• [Fragment]:
──────

Tips voor de ondernemer

  • Meer duidelijkheid over handhaving bij schijnzelfstandigheid
  • Wie trekt de AOV-premie af?
  • Nieuwe innovatiesubsidie aanpak piekbelasting
  • De nieuwe KOR komt eraan – onderneem tijdig actie
  • Beperking contante betalingen stap dichterbij

Tips voor de DGA

  • Verhuist de eigenwoningschuld bij je bv mee?
  • Beperkt toegang tot UBO-gegevens
  • De noodzaak van een aandeelhoudersovereenkomst

Tips voor werkgevers en werknemers

  • Gezonde maaltijd: vrijgestelde arbovoorziening of niet?
  • Niet minder maar meer verlofregelingen
  • Opstarttijd is werktijd
  • Loket opent voor subsidie praktijkleren derde leerweg
  • Beëindig arbeidscontract altijd schriftelijk!

──────

• [Opdracht]: Neem letterlijk over uit het fragment: alles van "Tips voor werkgevers" tot en met "arbeidscontract altijd schriftelijk!". Voor deze opdracht heb je de gegevens niet nodig.

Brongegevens
──────

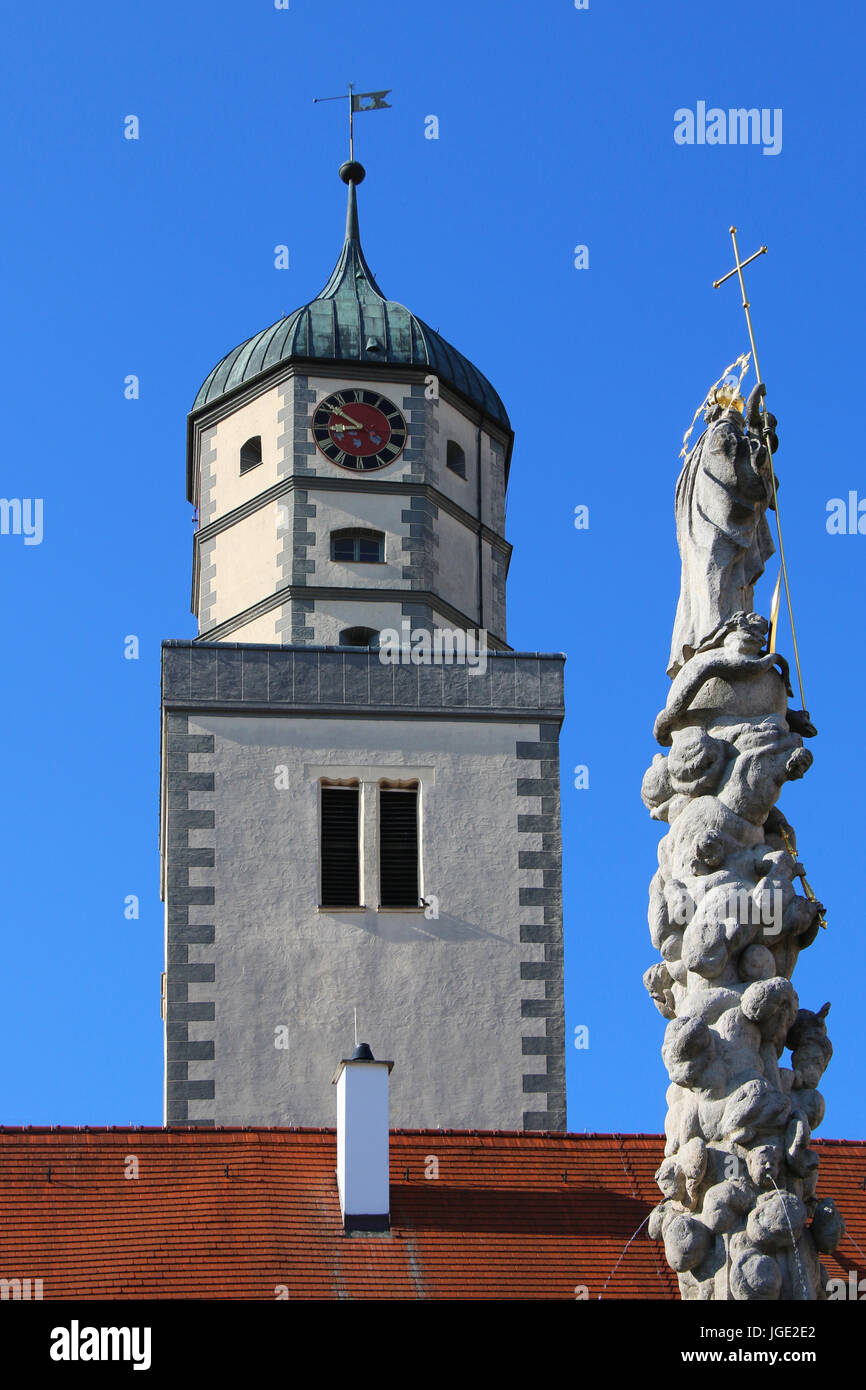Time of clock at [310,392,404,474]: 8:51
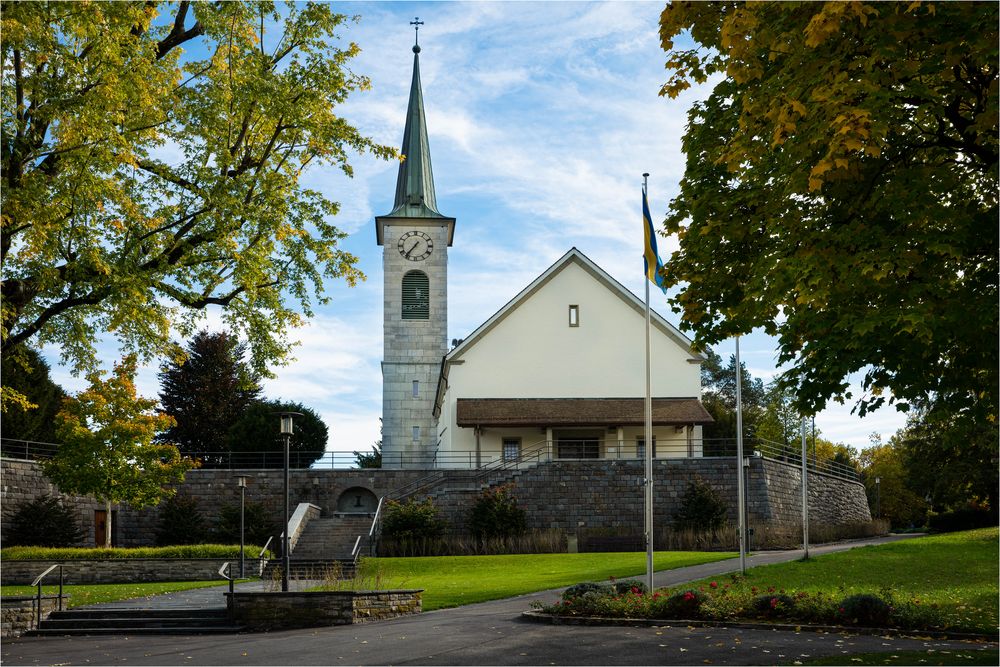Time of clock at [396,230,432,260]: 7:36
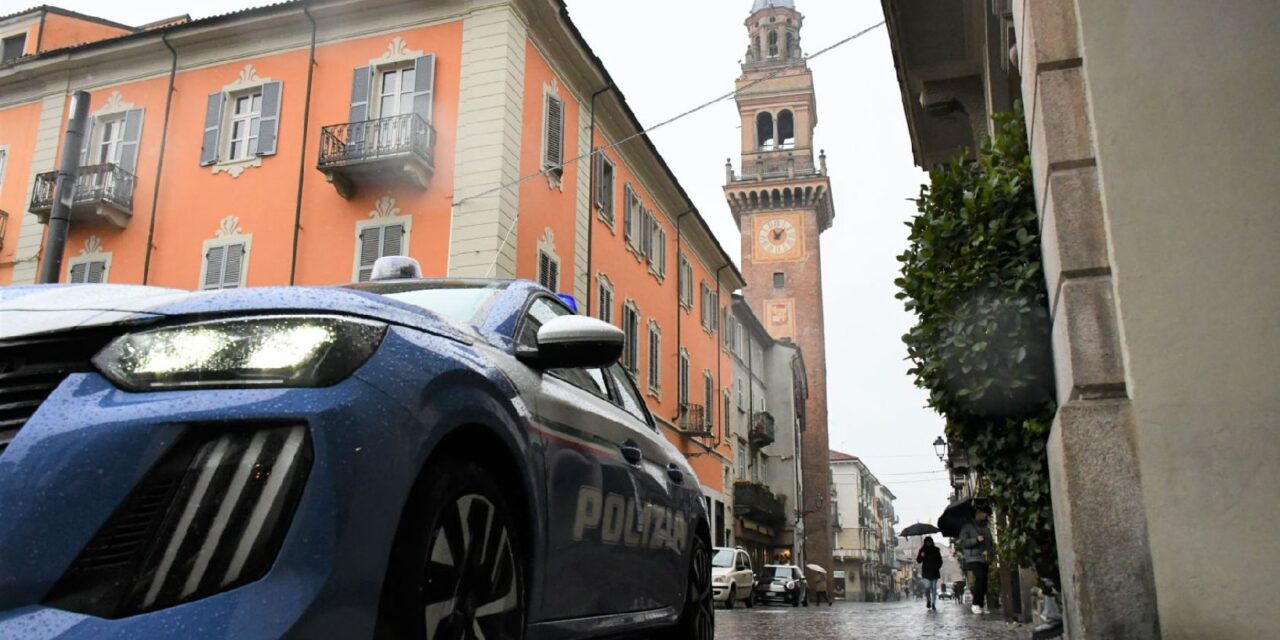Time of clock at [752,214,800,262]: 11:07
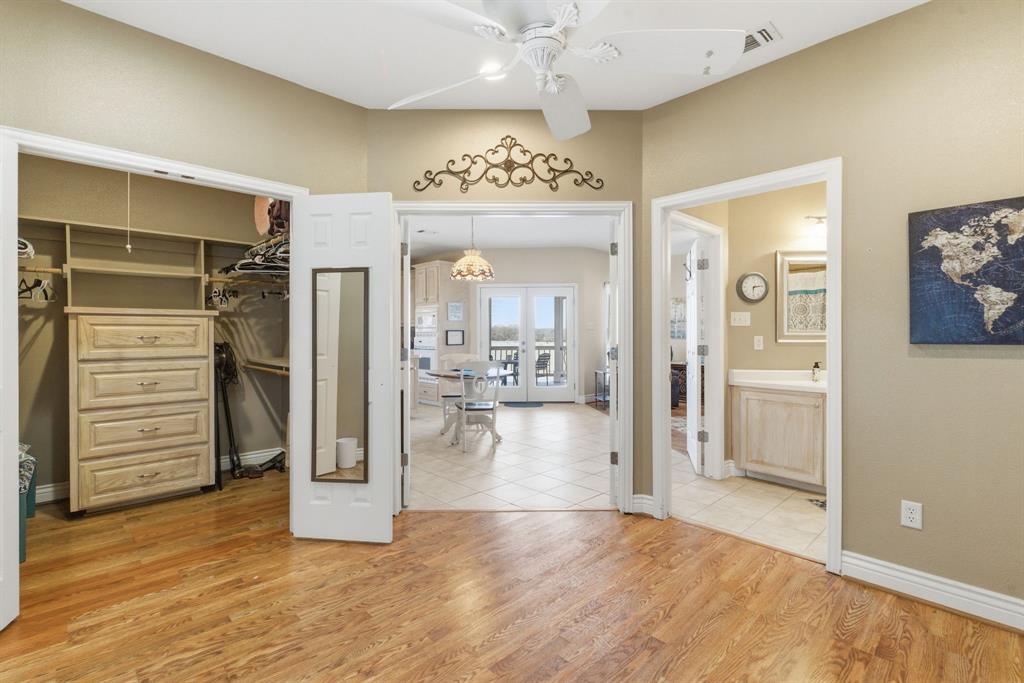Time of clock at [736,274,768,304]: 6:13
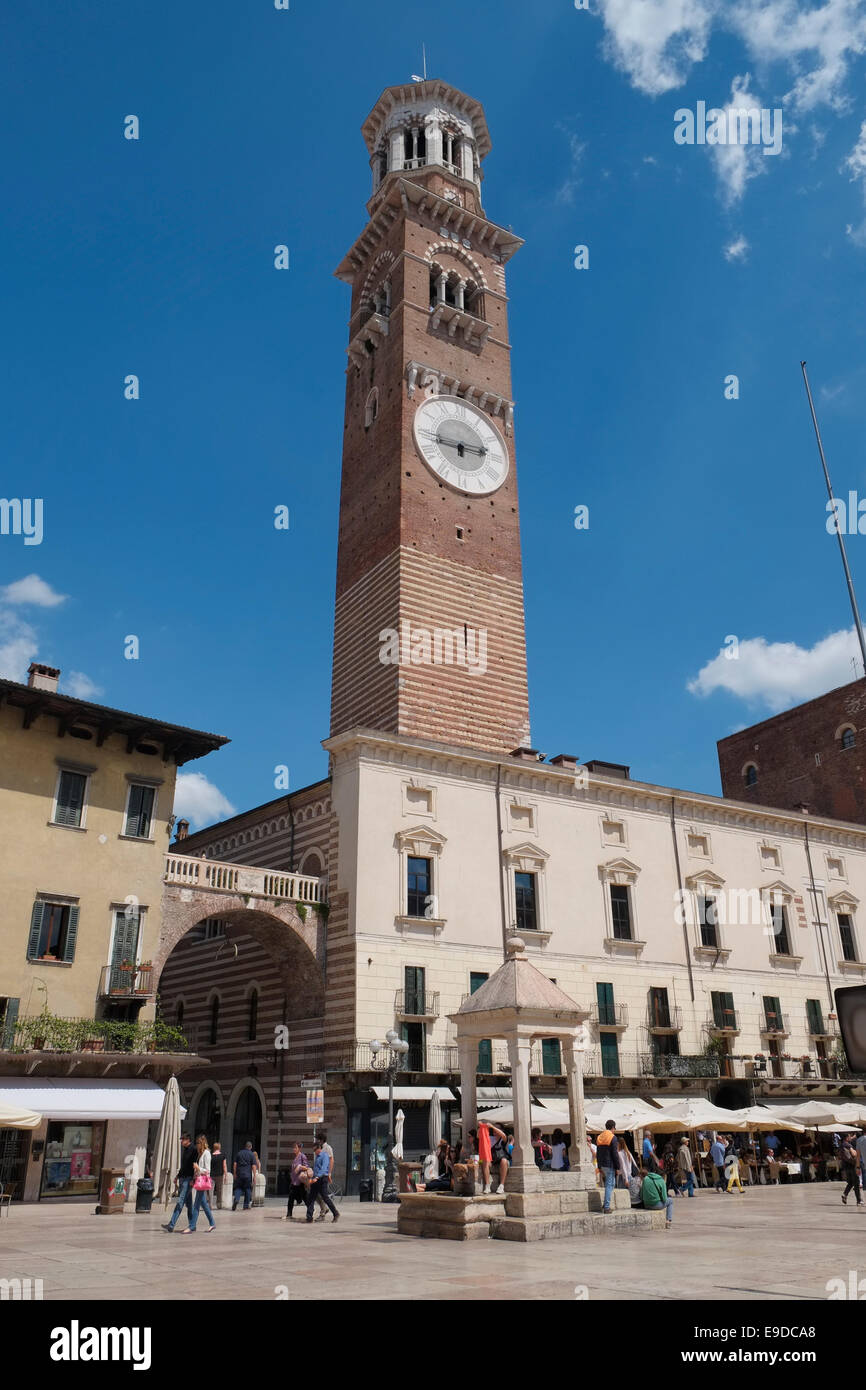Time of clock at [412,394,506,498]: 2:44
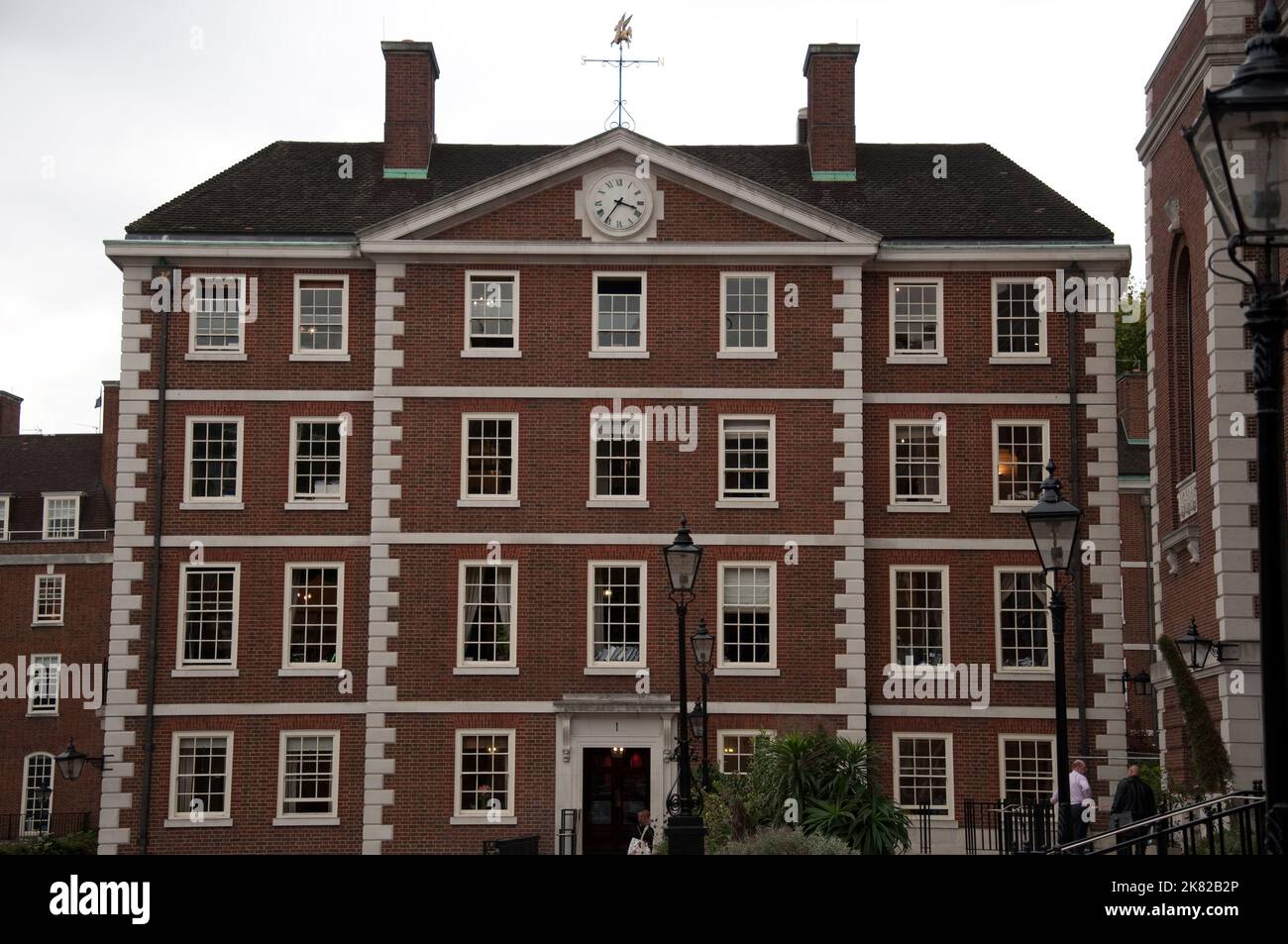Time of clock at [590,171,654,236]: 3:35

──────

• [Uitgewerkte opdracht]:
Tips voor werkgevers en werknemers

  • Gezonde maaltijd: vrijgestelde arbovoorziening of niet?
  • Niet minder maar meer verlofregelingen
  • Opstarttijd is werktijd
  • Loket opent voor subsidie praktijkleren derde leerweg
  • Beëindig arbeidscontract altijd schriftelijk!